ELECTROMAGNETIC pulse weapons capable of frying the electronics in civil airliners can be built using information and components available on the net, warn counterterrorism analysts.

All it would take to bring a plane down would be a single but highly energetic microwave radio pulse blasted from a device inside a plane, or on the ground and trained at an aircraft coming in to land.

Yael Shahar, director of the International Institute for Counter-Terrorism in Herzliya, Israel, and her colleagues have analysed electromagnetic weapons in development or used by military forces worldwide, and have discovered that there is low-cost equipment available online that can act in similar ways. "These will become more of a threat as the electromagnetic weapons technology matures," she says.

For instance, the US and Russian military have developed electromagnetic pulse (EMP) warheads that create a radio-frequency shockwave. The radio pulse creates an electric field of many hundreds of thousands of volts per metre, which induces currents that burn out nearby electrical systems, such as microchips and car electronics.

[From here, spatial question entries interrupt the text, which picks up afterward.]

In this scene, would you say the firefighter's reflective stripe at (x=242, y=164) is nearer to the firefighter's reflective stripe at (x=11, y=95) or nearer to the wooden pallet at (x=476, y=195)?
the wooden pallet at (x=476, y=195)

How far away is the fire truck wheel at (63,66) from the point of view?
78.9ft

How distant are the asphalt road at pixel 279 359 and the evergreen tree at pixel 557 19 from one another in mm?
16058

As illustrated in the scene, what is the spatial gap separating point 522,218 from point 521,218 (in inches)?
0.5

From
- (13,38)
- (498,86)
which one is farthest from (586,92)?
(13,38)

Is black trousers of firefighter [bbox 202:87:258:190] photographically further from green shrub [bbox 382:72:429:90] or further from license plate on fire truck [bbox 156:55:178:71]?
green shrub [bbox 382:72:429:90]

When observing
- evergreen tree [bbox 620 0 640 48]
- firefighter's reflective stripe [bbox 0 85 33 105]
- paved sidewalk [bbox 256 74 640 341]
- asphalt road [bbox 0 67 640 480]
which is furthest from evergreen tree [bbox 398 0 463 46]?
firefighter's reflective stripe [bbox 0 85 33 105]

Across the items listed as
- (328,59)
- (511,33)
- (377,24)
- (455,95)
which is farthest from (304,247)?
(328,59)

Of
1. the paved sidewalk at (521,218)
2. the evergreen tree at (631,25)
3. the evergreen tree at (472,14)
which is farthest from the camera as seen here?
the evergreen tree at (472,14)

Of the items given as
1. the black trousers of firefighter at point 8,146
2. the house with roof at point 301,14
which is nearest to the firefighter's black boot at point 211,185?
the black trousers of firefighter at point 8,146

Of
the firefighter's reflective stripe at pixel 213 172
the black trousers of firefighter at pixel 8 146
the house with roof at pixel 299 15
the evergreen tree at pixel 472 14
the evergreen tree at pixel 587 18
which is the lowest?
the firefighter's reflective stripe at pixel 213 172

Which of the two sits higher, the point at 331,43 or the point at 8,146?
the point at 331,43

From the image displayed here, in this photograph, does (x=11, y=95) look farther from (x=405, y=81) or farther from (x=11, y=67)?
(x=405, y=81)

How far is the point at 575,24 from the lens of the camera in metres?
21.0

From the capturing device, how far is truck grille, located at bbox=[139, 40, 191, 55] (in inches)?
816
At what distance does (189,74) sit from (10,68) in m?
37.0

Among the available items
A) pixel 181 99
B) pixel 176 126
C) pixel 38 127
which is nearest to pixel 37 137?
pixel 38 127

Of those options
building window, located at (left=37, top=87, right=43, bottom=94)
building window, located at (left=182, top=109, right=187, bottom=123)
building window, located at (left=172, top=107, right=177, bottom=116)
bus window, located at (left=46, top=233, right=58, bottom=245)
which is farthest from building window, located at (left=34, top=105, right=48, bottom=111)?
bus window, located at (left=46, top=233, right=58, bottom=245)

Speculation persists that such "e-bombs" have been used in the Persian Gulf, and in Kosovo and Afghanistan - but this remains unconfirmed. But much of what the military is doing can be duplicated by others, Shahar says. "Once it is known that aircraft are vulnerable to particular types of disruption, it isn't too much of a leap to build a device that can produce that sort of disruption. And much of this could be built from off-the-shelf components or dual-use technologies."

For example, government labs use high-energy EMP devices to test what would happen to critical electronic systems if a nuclear weapon detonated, generating a vast electromagnetic pulse, says Robert Iannini, founder of Information Unlimited in Amherst, New Hampshire, which sells EMP test systems.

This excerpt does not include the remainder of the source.